> **Task brief**: Rewrite the material between the lines holding "How much spatial" and "46.9 inches", inclusive, with "spatial distance" replaced by "separation" and nothing else altered.
◆ ◆ ◆ ◆
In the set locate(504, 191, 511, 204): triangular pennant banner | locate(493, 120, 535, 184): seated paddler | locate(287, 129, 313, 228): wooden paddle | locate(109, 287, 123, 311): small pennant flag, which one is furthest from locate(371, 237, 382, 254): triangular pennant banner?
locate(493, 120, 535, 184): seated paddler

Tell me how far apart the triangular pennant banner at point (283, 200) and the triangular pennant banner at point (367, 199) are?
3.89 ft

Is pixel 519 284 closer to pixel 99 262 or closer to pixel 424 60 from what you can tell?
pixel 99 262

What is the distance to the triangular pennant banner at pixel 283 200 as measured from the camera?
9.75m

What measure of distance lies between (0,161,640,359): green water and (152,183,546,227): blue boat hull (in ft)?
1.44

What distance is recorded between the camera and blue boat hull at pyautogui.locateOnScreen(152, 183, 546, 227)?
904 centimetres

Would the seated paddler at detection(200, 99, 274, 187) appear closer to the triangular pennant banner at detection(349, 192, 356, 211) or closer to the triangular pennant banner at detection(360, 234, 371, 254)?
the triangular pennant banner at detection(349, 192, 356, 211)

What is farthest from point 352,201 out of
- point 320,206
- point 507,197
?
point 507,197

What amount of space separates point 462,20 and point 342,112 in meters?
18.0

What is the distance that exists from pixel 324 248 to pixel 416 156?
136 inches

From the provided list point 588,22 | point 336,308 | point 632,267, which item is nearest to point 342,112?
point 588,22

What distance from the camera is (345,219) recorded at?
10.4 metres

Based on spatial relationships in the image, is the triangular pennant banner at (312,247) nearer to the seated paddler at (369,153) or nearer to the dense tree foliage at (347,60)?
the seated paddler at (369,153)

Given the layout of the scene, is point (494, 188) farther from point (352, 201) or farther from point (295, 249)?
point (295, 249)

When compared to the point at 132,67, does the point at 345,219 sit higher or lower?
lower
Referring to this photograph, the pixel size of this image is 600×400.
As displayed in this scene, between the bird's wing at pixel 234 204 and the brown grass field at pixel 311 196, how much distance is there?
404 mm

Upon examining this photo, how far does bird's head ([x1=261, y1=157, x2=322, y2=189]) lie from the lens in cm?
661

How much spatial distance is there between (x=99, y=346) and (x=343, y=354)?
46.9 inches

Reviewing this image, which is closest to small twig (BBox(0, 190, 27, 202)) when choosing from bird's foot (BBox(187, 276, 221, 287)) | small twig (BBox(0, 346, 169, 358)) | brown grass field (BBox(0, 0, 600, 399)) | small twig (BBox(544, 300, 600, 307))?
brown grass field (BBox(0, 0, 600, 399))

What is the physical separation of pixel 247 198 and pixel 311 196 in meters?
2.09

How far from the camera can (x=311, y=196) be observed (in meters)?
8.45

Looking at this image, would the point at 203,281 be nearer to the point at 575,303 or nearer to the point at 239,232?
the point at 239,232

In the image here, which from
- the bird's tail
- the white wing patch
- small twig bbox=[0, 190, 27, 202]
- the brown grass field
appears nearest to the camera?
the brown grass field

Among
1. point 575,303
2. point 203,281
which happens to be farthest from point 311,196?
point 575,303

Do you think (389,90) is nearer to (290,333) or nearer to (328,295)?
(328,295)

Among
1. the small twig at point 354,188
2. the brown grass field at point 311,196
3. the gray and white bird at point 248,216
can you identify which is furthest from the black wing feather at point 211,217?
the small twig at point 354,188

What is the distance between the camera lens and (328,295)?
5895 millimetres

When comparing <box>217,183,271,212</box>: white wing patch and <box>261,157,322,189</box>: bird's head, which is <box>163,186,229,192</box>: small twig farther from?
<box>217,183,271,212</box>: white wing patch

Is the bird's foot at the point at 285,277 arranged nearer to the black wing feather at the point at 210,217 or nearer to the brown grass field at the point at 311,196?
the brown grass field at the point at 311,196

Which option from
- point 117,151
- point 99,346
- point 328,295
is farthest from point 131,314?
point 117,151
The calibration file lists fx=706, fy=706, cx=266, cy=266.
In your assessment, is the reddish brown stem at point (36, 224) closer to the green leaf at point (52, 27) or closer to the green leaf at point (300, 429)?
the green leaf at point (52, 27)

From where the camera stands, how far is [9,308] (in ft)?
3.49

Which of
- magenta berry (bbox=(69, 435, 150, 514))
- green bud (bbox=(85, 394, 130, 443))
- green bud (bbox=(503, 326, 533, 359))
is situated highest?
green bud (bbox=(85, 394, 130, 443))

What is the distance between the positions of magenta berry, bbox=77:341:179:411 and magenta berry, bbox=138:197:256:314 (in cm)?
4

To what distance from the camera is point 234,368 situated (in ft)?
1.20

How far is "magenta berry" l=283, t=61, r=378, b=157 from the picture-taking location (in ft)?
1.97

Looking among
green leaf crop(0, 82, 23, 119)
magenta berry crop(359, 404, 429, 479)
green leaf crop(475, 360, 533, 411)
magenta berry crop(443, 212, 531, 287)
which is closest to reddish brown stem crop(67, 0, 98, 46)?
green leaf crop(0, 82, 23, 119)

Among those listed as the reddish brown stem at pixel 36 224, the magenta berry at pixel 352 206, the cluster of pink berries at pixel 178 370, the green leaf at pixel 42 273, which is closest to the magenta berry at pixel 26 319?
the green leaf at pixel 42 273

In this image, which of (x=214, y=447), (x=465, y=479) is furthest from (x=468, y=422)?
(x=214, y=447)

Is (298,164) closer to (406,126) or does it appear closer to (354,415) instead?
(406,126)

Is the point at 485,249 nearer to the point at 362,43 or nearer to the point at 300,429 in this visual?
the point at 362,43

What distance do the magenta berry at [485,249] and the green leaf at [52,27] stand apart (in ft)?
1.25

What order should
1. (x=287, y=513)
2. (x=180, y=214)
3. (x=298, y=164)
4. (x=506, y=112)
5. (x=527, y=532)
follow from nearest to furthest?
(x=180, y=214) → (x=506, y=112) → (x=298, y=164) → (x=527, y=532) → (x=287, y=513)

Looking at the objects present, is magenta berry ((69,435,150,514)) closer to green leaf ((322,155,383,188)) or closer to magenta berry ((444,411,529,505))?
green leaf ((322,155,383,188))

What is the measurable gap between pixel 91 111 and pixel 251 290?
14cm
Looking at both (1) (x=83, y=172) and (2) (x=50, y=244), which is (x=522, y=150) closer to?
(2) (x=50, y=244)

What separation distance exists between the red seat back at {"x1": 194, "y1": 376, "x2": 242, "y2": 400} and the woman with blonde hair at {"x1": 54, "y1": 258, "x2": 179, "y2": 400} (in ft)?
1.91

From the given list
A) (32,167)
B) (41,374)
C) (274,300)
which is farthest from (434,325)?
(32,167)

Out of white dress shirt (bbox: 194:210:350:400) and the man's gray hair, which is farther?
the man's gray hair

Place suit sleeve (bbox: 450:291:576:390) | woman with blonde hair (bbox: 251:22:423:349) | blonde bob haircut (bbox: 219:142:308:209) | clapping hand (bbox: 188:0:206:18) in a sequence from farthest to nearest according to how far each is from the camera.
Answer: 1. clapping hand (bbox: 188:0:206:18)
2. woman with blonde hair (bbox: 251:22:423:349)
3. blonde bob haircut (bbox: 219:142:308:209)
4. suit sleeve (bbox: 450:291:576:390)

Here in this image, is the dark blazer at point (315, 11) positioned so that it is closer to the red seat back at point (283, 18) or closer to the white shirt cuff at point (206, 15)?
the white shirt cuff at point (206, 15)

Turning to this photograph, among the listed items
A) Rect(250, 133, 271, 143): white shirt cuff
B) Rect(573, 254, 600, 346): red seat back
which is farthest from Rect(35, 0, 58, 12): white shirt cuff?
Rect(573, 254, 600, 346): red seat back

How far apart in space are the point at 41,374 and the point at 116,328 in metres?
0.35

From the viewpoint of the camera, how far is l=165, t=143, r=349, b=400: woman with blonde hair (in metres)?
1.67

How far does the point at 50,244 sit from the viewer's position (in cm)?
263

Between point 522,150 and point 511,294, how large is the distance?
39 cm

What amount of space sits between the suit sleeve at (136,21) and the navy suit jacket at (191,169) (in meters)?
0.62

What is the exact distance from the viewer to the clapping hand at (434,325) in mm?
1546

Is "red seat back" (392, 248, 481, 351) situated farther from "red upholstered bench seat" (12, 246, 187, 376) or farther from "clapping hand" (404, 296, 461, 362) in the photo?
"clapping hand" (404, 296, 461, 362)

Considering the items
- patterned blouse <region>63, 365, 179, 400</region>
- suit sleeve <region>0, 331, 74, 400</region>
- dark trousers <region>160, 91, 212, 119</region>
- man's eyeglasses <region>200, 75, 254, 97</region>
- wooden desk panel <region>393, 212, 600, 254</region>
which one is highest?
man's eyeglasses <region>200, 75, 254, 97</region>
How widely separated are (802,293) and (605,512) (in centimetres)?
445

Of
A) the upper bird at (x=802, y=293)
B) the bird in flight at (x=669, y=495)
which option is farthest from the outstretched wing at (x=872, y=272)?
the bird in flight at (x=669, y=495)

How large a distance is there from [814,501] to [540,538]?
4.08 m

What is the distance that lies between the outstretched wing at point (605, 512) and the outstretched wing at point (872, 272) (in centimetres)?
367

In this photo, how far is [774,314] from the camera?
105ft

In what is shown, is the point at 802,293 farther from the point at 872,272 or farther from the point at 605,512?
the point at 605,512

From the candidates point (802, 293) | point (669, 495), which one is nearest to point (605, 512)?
◆ ◆ ◆ ◆
> **Reply to the task**:
How much separation is there between (x=99, y=346) and (x=343, y=354)?
46.9 inches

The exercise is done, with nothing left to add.